*EXCERPT*
Family Matters (Miss America by Day Re-Read-5: Why? (continued))

(The following is the 5th in a series of posts related to my re-reading of Miss America by Day: Lessons Learned from Ultimate Betrayal and Unconditional Love, by Marilyn Van Derbur.)

Following on my previous post regarding the “Why?” section of Miss America by Day, in the case of child sexual abuse occurring within a family, we can find a correlate, of the “intimate details” criticism of public disclosure by survivors of their abuse in the “family matter” criticism. The “family matter” criticism involves the assertion that child sexual abuse occurring within a family is a private, family matter with the resolution of any problems arising from such abuse not being served by any public airing or discussion of the survivor’s abuse allegations.

But this family matter line of criticism, as I see it, fails entirely to appreciate the point of view held by the publicly disclosing survivor with respect to their family of origin: for the publicly disclosing survivor (as is also the case for many survivors who never publicly disclose), the family is already completely broken, at least with respect to the survivor’s allegations of abuse. Barring an admission on the part of the abusing family member of the abuse perpetrated on the survivor, and a plea by this abusing family member, made to the survivor, for forgiveness—developments which have little but the remotest possibility of occurring—there is zero chance of resolution and healing within the family.

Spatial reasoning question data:

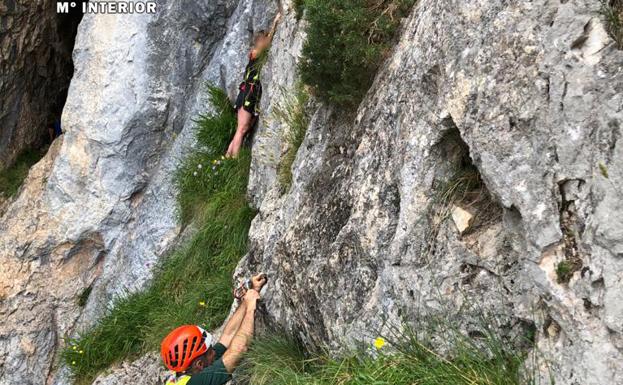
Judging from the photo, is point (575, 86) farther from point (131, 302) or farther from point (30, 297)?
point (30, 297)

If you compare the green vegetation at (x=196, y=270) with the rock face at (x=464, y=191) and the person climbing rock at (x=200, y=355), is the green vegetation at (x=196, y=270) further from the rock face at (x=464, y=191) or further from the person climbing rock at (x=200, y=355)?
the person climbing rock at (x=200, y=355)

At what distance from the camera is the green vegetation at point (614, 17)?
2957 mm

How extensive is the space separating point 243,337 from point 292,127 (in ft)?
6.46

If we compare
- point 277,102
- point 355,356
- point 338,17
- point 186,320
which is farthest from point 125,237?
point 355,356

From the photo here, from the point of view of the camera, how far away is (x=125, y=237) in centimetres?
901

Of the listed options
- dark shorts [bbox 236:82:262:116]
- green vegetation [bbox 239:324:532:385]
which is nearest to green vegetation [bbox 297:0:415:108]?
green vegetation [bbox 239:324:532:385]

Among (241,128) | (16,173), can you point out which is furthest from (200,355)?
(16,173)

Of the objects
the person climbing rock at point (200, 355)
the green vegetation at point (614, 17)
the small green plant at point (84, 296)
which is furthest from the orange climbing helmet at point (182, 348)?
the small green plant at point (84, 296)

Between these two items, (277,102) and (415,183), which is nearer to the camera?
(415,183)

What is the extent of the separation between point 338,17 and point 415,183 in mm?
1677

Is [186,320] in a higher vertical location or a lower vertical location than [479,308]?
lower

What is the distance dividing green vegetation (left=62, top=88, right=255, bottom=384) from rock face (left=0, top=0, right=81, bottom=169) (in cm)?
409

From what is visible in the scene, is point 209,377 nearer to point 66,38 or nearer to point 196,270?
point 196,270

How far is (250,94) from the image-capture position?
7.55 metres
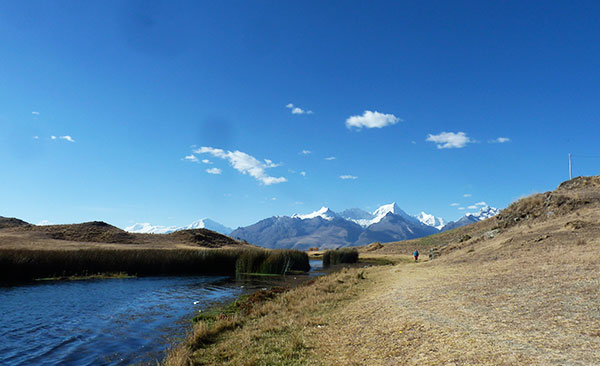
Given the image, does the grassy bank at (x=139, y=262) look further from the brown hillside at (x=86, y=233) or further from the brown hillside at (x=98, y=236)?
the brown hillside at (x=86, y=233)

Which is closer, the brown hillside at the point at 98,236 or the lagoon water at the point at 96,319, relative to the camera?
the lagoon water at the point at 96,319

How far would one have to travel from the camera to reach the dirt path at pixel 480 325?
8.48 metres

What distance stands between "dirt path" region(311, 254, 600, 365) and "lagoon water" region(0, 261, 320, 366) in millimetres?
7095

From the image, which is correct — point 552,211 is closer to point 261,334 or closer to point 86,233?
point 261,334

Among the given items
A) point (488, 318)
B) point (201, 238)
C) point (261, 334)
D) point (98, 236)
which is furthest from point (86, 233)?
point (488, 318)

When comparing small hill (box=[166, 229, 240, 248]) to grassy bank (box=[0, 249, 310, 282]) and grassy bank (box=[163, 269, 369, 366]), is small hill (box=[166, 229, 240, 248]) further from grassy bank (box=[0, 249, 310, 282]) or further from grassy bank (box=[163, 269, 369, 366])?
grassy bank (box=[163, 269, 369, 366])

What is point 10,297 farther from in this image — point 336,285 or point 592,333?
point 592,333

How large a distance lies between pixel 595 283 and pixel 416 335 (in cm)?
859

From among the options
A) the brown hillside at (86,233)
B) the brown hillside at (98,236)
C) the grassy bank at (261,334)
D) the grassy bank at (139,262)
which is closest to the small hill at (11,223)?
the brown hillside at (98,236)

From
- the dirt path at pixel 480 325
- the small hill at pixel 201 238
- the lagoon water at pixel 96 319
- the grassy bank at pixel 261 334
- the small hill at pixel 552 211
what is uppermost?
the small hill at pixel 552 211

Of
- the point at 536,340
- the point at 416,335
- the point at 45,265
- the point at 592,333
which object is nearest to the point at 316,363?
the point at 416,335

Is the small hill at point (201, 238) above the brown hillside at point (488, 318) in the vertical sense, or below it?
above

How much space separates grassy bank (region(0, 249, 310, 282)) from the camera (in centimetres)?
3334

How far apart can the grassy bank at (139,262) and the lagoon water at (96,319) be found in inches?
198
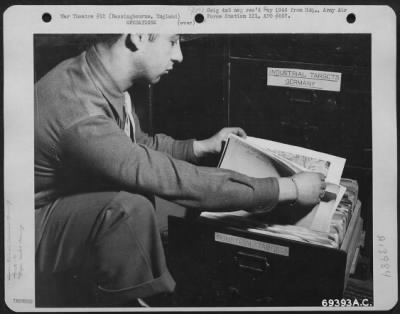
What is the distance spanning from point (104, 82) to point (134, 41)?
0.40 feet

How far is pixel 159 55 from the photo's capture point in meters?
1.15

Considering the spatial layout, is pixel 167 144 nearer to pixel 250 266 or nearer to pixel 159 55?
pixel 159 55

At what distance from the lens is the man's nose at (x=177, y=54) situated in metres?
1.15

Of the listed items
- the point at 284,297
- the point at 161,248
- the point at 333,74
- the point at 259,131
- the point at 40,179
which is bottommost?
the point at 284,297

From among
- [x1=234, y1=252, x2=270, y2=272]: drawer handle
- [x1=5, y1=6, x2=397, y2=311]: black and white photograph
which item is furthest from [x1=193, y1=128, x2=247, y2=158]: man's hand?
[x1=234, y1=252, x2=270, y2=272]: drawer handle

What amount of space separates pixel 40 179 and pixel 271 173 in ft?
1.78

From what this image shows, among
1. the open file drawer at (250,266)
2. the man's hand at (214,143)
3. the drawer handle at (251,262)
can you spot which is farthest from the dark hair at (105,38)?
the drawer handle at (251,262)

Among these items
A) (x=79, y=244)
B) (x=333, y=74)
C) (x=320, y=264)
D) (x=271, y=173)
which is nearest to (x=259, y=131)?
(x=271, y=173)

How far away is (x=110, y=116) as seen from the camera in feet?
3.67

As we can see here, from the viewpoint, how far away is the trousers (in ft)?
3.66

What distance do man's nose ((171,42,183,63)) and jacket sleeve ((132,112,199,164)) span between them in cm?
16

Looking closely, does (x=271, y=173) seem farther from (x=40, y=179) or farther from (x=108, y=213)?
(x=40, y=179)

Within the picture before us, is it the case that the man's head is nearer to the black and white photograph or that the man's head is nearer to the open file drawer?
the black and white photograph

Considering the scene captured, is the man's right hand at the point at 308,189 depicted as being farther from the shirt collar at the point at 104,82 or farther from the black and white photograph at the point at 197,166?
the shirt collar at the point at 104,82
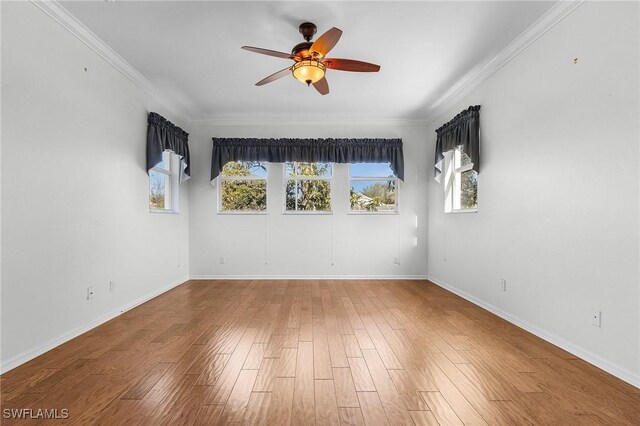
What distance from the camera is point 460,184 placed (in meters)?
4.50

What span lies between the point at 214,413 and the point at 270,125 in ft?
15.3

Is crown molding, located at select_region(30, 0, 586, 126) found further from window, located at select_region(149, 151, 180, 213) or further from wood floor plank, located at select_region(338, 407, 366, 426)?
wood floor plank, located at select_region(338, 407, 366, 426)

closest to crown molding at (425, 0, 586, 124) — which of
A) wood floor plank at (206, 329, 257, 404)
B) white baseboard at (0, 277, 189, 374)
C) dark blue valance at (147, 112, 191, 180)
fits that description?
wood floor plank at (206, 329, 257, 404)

*TASKS TO COMPLETE*
1. In the post, which book is the series of posts about re-reading?
2. Output a passage from the post, beginning at the words "Following on my" and stopping after "survivor’s abuse allegations.".
The listing is separate material and has no connection to the post.

*SOLVED PROBLEMS*
1. Miss America by Day: Lessons Learned from Ultimate Betrayal and Unconditional Love, by Marilyn Van Derbur.

2.
Following on my previous post regarding the “Why?” section of Miss America by Day, in the case of child sexual abuse occurring within a family, we can find a correlate, of the “intimate details” criticism of public disclosure by survivors of their abuse in the “family matter” criticism. The “family matter” criticism involves the assertion that child sexual abuse occurring within a family is a private, family matter with the resolution of any problems arising from such abuse not being served by any public airing or discussion of the survivor’s abuse allegations.